In middle school, Dadsena’s art had stretched to more than glasses: it became personal.

The piece was simple: two eyes, a nose, the faintest trace of a smile and a hair. By the standards of any other sixth grader, the portrait was good. But Dadsena was not just any sixth grader.

“One of the things I like seeing is my progression of portraiture,” Dadsena said. “At the time, I did not like it. Based on what I usually make, it was not the best. It’s important to look back on my progress. Even though it’s not a great piece, it was an important part of my journey.”

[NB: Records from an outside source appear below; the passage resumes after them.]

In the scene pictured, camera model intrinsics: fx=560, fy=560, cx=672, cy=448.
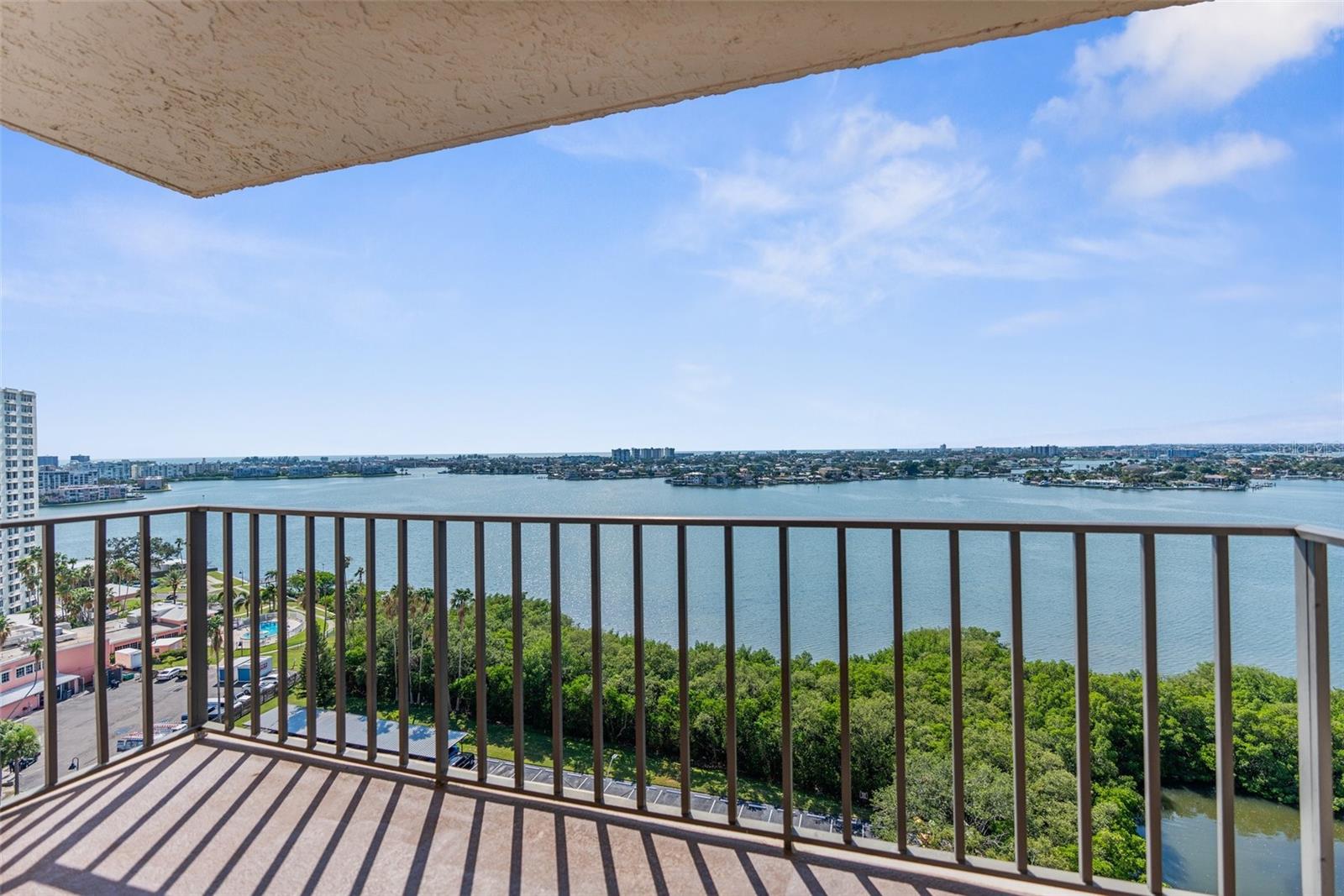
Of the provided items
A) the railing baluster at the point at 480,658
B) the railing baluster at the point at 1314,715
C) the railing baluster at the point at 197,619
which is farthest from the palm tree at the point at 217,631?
the railing baluster at the point at 1314,715

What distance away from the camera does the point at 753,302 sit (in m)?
13.6

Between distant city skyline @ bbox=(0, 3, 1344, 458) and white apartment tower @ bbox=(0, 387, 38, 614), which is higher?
distant city skyline @ bbox=(0, 3, 1344, 458)

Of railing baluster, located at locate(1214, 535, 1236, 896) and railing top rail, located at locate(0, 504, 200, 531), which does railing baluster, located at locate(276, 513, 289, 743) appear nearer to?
railing top rail, located at locate(0, 504, 200, 531)

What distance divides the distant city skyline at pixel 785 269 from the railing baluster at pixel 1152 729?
1368mm

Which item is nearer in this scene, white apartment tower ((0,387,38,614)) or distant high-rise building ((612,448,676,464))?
white apartment tower ((0,387,38,614))

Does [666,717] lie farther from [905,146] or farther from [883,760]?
[905,146]

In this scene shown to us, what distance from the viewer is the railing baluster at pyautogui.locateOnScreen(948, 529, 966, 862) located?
1.53 metres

It is this natural tendency to become better that Dadsena displays in every venture. A graphite portrait in sixth grade evolved to a self-portrait with color and details. Within middle school, Dadsena continued to receive distinction: an award from Youth Art Month for a contour drawing of a shoe displayed at the Bullock Texas State History Museum and receiving a medal from Junior Visual Art Scholastic Event.

As Dadsena transitioned to high school, continuing to pursue art, it became more liberating.

“Before AP art, Ayan’s art style was guided – like everyone else’s art,” junior Eunice Han said. “Art I and Art II are all guided by teachers to create a specific type of art. When AP Art started, I noticed changes. He used creativity to create imaginative artworks.”

Upon a scroll of Dadsena’s art account on Instagram (@ayan._.4y4n), the posts are not mere pieces of art but worlds. Whether it be in the pastel skies of “Elysium” meant to show the power in a dream of flying or in the backseat of a car in “Getaway Car” demonstrating the lack of control in emotions, Dadsena captures the essence of the human condition.

What is most noticeable about Dadsena’s array of art is that there is no one style of work. Each piece has a distinct aesthetic that encapsulates Dadsena’s goal. This inclination towards navigating the unconventional will only continue to follow Dadsena to next year.

“I get to have Ayan next year because of IB,” AP/IB art teacher Michelle Hauske said. “The AP drawing portfolio limits you because it has to fit within how AP defines drawing. IB is the exact opposite. They have to explore 3D lens-based photography and digital applications.”